Will LPG supplies last?
Virtually all LPG used in Australia is produced here. Substantial quantities of LPG are exported as surplus to our requirements. Known reserves of gas are far greater than those of crude oil from which petrol is derived. So LPG should remain readily available well into the future.
Where is auto LPG available?
LPG can be obtained from more than 3500 retail outlets around Australia. In some country regions you may need to plan your refuelling stops in advance.
Detailed locations can be found on the Australian LP Gas Association website and on many fuel company websites. Major LPG suppliers and their service stations may also have printed lists available.
Is LPG safe in a road accident?
All use of LPG in vehicles is controlled by State Government Regulations and national codes.
In Queensland mechanics must possess an additional licence (which also requires further training) to allow them to install and repair LPG components. All LPG fuel system components meet rigid criteria set down by Standards Association Australia before they may be fitted to a vehicle. There is substantial practical evidence to confirm that LPG-fuelled vehicles are equally as safe as those with other fuel systems.
What are the advantages of using LPG?
The major advantage in using LPG is the potential for cost saving – it can be up to 50% cheaper than petrol, litre for litre.
Other advantages are reduced exhaust emissions, longer engine life and in some cases better performance.
Are there any disadvantages?
Yes, there are a few disadvantages to consider. The cost of conversion is probably the major point. Expect to pay up to $3000 depending on the application. Also, in some cases, the installation of the gas tank in the car’s boot may take up considerable space. LPG is also not as widely available as petrol.

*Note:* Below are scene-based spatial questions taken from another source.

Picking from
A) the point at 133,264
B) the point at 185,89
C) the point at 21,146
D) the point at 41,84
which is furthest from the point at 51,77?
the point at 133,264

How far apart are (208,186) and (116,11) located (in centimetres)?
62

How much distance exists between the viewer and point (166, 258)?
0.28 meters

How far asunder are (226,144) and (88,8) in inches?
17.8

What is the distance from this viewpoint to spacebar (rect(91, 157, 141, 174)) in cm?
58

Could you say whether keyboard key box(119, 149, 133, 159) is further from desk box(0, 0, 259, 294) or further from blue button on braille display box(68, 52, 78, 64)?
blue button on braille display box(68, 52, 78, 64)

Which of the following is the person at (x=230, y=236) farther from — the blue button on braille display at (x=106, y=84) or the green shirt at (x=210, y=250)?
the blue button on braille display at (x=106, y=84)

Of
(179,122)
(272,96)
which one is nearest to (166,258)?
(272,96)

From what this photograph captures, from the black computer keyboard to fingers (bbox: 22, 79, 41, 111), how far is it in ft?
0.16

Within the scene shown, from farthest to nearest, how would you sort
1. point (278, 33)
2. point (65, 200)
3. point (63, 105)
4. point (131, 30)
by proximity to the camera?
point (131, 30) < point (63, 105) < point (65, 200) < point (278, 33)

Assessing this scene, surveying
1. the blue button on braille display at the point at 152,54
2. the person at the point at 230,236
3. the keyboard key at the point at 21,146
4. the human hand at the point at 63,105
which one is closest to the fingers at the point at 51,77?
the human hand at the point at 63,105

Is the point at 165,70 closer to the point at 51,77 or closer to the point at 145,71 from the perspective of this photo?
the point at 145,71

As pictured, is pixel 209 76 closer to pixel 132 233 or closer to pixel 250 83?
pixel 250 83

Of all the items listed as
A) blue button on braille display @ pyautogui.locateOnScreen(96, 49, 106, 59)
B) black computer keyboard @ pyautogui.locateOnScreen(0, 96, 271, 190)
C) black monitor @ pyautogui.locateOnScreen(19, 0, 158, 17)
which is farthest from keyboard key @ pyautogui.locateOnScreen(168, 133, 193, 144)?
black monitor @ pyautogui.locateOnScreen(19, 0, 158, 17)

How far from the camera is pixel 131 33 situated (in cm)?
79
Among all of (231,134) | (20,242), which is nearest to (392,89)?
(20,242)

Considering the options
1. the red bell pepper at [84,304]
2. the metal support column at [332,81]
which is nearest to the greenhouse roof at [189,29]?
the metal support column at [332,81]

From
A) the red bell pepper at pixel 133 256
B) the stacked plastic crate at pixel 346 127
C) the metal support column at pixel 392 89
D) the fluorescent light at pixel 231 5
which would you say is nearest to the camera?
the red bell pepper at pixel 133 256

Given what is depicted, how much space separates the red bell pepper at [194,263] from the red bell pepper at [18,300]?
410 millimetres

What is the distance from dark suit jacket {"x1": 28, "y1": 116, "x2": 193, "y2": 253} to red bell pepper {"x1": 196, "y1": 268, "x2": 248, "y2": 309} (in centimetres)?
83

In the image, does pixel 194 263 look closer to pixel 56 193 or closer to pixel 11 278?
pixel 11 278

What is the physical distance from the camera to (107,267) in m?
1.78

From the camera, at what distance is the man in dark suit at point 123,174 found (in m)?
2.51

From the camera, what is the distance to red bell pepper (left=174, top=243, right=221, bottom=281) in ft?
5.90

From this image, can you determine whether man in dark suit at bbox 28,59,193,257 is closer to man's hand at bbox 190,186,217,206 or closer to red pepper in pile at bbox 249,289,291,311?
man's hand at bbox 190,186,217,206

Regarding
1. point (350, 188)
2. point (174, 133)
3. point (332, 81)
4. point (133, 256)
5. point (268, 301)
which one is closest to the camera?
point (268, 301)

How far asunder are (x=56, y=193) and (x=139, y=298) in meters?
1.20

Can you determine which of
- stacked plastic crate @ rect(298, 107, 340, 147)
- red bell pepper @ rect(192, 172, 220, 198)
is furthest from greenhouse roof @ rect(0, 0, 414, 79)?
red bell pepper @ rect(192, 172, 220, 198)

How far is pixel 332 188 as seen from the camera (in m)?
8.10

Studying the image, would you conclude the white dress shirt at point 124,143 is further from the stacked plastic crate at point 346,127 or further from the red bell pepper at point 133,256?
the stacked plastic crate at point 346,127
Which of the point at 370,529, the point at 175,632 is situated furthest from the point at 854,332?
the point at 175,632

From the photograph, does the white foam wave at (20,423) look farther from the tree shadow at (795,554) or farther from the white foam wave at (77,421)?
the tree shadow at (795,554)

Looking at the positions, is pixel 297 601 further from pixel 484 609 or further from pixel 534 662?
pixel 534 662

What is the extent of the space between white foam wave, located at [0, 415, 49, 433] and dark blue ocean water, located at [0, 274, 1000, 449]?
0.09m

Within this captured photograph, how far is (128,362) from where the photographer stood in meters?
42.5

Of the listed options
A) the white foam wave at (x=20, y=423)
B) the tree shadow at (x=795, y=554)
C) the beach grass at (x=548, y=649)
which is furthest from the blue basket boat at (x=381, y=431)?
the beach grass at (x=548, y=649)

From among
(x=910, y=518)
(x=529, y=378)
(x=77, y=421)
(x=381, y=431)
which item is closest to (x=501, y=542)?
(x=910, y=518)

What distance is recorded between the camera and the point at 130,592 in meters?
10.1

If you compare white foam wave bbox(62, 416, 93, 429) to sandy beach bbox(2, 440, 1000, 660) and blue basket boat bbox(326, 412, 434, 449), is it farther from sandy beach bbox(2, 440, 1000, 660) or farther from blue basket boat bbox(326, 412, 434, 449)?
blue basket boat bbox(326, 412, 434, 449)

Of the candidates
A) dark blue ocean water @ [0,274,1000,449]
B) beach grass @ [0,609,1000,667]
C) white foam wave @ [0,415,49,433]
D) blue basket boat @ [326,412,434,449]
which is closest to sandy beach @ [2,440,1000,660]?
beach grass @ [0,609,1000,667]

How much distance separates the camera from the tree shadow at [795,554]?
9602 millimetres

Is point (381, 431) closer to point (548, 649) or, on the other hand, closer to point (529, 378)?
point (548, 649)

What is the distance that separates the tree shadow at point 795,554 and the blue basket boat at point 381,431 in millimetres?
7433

What effect does LPG have on economy and power?
Because LPG does not contain the same amount of energy as petrol, both fuel consumption and power will suffer. However, later model vehicles are generally less affected.
Up to 30% increase in fuel consumption may be expected but this is offset by the lower cost per litre of LPG.
What does an LPG conversion involve?
The conversion itself does not alter the car much: new equipment is added but very little of the existing equipment is changed or removed. All conversions will, however, include a dedicated gas fill point.
During most conversions:
  1. A steel LPG storage tank is installed, usually in the boot but it can go under the floor in vehicles with enough clearance (e.g.; four wheel drives). This tank must be fitted with an automatic fill limiter (AFL) which ensures you cannot fill your tank past the safe fill limit of 80%. This is necessary as LPG requires room to expand with temperature changes.
  2. A converter/regulator is added. This converts the liquid gas into a gaseous vapour, as well as regulating the process.
  3. A special air/fuel mixer is installed to ensure the correct amounts of LPG and air are mixed together during combustion.
  4. A fuel lock is fitted that lets fuel flow when the engine is running but shuts off the fuel supply as soon as the ignition is turned off.
  5. If the vehicle is post-1986 (i.e. built to run on unleaded petrol), it must be fitted with an LPG Fuel Control Processor.
What does dual-fuel mean?
Dual-fuel means the vehicle can operate on either one of two fuels, usually petrol or LPG.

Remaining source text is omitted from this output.